Write out, exactly as they appear, only the lines running from the line with "How far from the vantage" to the final line of the listing; include both.

Saved data entries
════════════════

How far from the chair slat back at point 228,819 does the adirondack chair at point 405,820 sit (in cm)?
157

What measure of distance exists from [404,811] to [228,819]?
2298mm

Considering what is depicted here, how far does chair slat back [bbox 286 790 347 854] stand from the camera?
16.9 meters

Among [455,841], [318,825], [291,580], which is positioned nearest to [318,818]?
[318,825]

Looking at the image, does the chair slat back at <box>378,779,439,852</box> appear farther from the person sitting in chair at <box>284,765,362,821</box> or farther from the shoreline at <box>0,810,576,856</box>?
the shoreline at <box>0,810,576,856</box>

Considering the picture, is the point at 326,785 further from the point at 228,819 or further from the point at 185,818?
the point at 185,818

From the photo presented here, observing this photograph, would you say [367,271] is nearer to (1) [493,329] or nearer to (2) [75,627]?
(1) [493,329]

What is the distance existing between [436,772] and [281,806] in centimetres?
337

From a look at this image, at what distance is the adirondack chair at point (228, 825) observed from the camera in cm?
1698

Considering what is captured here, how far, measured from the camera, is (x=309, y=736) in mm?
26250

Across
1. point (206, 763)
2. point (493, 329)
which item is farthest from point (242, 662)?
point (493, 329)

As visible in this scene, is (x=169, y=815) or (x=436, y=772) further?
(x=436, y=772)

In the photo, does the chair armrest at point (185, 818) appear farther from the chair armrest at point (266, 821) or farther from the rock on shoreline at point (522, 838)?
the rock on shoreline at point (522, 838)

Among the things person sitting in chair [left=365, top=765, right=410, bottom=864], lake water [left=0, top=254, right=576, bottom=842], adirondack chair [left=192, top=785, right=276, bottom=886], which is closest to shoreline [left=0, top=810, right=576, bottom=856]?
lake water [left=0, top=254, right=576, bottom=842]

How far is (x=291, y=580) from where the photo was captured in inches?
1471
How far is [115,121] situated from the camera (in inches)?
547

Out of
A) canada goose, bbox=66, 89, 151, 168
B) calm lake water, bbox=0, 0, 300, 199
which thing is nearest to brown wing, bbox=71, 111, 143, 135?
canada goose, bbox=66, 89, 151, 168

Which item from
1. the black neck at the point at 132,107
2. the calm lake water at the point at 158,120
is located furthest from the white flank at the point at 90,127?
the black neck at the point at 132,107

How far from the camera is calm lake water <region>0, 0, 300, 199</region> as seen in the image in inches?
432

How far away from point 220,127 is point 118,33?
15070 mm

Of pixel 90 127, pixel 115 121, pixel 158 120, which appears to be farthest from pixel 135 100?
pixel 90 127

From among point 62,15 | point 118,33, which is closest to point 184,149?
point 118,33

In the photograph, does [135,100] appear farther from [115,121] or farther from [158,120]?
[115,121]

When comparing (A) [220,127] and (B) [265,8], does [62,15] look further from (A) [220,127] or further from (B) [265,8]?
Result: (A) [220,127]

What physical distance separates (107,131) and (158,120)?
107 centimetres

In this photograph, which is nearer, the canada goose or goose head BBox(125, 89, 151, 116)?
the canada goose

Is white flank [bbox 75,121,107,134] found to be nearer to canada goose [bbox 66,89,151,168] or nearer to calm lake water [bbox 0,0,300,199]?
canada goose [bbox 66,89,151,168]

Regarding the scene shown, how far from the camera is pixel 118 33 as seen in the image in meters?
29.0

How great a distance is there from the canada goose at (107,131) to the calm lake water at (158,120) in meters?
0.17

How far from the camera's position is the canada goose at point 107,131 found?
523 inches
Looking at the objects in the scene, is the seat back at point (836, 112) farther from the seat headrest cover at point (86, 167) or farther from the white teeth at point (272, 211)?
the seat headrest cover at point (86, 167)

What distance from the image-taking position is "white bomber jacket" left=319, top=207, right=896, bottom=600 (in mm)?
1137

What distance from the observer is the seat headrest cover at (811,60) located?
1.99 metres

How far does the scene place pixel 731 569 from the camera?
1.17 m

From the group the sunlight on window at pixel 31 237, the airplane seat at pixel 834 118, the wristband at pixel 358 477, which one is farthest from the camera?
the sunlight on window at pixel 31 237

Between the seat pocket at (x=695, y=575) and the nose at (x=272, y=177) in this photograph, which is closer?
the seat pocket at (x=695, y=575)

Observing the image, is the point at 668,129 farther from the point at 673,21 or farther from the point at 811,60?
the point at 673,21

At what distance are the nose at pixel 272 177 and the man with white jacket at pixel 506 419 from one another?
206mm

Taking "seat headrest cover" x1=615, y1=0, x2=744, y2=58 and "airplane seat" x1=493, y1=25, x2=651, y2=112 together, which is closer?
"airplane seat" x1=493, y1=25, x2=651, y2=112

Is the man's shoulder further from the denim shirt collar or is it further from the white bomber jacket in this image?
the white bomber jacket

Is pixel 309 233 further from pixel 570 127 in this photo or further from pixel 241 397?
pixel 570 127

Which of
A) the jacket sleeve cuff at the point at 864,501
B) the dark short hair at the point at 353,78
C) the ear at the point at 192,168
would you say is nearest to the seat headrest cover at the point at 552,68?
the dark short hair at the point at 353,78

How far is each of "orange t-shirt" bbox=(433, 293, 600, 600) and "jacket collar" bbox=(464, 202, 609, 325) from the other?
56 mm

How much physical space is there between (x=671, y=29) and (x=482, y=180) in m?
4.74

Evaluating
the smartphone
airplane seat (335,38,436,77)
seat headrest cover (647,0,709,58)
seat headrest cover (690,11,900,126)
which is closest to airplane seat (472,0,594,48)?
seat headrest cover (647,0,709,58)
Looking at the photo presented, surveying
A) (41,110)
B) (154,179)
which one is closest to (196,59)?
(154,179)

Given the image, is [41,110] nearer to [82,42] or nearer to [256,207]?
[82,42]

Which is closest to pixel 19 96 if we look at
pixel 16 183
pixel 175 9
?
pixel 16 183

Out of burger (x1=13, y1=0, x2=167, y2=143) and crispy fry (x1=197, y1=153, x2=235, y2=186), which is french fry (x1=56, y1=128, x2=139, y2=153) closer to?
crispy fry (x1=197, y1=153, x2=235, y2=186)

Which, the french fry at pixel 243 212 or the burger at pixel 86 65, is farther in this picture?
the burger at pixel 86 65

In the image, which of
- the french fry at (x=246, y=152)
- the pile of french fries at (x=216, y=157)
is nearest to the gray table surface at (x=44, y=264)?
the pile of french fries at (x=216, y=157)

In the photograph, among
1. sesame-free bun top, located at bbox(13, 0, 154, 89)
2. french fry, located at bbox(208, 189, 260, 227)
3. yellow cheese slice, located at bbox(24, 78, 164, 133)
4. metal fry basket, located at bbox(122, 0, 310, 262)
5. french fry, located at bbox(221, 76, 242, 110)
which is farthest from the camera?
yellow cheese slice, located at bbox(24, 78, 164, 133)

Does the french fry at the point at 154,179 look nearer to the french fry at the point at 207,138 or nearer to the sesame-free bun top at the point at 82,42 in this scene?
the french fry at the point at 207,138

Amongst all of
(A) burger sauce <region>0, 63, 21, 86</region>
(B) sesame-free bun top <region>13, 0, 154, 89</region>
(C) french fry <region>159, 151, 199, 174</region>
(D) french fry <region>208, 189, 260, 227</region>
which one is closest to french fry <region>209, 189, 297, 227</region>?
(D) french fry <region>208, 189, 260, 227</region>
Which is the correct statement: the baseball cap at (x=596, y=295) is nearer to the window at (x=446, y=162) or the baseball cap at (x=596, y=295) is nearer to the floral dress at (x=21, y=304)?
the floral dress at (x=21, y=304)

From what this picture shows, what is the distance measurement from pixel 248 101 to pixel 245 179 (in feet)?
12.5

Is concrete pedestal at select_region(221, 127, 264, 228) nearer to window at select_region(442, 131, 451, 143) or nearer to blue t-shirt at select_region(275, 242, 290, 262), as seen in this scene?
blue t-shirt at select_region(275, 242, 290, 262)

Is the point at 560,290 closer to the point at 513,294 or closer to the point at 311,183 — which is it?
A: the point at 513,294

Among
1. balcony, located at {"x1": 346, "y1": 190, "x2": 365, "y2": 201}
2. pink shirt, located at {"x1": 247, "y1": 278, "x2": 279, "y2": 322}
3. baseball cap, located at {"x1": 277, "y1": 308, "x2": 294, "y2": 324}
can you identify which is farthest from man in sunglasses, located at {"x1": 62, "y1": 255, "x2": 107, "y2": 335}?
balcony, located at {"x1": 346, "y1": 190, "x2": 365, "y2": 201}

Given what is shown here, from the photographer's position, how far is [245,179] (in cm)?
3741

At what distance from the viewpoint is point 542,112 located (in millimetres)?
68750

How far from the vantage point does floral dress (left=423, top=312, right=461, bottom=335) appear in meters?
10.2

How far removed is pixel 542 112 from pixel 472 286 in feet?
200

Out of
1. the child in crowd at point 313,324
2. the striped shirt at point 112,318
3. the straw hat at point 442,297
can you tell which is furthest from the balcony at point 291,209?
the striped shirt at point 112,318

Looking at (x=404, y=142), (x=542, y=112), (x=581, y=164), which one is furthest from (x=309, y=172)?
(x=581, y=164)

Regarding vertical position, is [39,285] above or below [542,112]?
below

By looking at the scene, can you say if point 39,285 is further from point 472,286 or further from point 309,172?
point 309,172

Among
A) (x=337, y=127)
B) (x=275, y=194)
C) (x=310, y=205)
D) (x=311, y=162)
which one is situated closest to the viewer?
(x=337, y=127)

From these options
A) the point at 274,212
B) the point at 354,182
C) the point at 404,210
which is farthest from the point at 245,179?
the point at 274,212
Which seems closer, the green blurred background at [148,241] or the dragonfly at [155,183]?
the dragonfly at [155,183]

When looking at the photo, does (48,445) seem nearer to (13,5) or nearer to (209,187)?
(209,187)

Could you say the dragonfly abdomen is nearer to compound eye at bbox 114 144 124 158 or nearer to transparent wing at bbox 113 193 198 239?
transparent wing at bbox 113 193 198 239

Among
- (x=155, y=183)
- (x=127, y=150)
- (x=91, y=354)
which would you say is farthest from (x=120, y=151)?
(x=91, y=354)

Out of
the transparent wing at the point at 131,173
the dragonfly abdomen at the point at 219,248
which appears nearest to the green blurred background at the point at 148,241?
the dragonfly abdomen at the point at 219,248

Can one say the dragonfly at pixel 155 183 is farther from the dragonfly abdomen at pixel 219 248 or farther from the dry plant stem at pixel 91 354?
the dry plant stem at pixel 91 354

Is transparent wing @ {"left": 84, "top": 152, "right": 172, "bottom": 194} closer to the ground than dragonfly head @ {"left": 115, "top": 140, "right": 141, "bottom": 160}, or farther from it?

════════════════

The solution –
How far from the vantage point does floral dress (left=423, top=312, right=461, bottom=335) appear in meters?
10.2

How far removed is pixel 542 112 from pixel 472 286 in feet?
200

Out of
1. the child in crowd at point 313,324
2. the striped shirt at point 112,318
3. the straw hat at point 442,297
can you tell which is furthest from the balcony at point 291,209?
the striped shirt at point 112,318

Looking at (x=404, y=142), (x=542, y=112), (x=581, y=164), which one is furthest from (x=309, y=172)?
(x=581, y=164)

Regarding vertical position, is [39,285] above or below [542,112]?
below

By looking at the scene, can you say if point 39,285 is further from point 472,286 or further from point 309,172?
point 309,172

Among
A) (x=337, y=127)
B) (x=275, y=194)
C) (x=310, y=205)
D) (x=311, y=162)
which one is situated closest to the viewer?
(x=337, y=127)

From these options
A) the point at 274,212
B) the point at 354,182
C) the point at 404,210
which is farthest from the point at 245,179?
the point at 274,212
Which seems closer, the green blurred background at [148,241] or the dragonfly at [155,183]?
the dragonfly at [155,183]

When looking at the photo, does (48,445) seem nearer to (13,5) or nearer to (209,187)?
(209,187)

Could you say the dragonfly abdomen is nearer to compound eye at bbox 114 144 124 158 or nearer to transparent wing at bbox 113 193 198 239?
transparent wing at bbox 113 193 198 239

Among
- (x=155, y=183)
- (x=127, y=150)
- (x=91, y=354)
which would you say is farthest from (x=120, y=151)?
(x=91, y=354)

Out of
the transparent wing at the point at 131,173
the dragonfly abdomen at the point at 219,248
which appears nearest to the green blurred background at the point at 148,241?
the dragonfly abdomen at the point at 219,248

Can one say the dragonfly at pixel 155 183 is farther from the dragonfly abdomen at pixel 219 248 or farther from the dry plant stem at pixel 91 354?
the dry plant stem at pixel 91 354

Is transparent wing @ {"left": 84, "top": 152, "right": 172, "bottom": 194} closer to the ground than dragonfly head @ {"left": 115, "top": 140, "right": 141, "bottom": 160}, or farther from it?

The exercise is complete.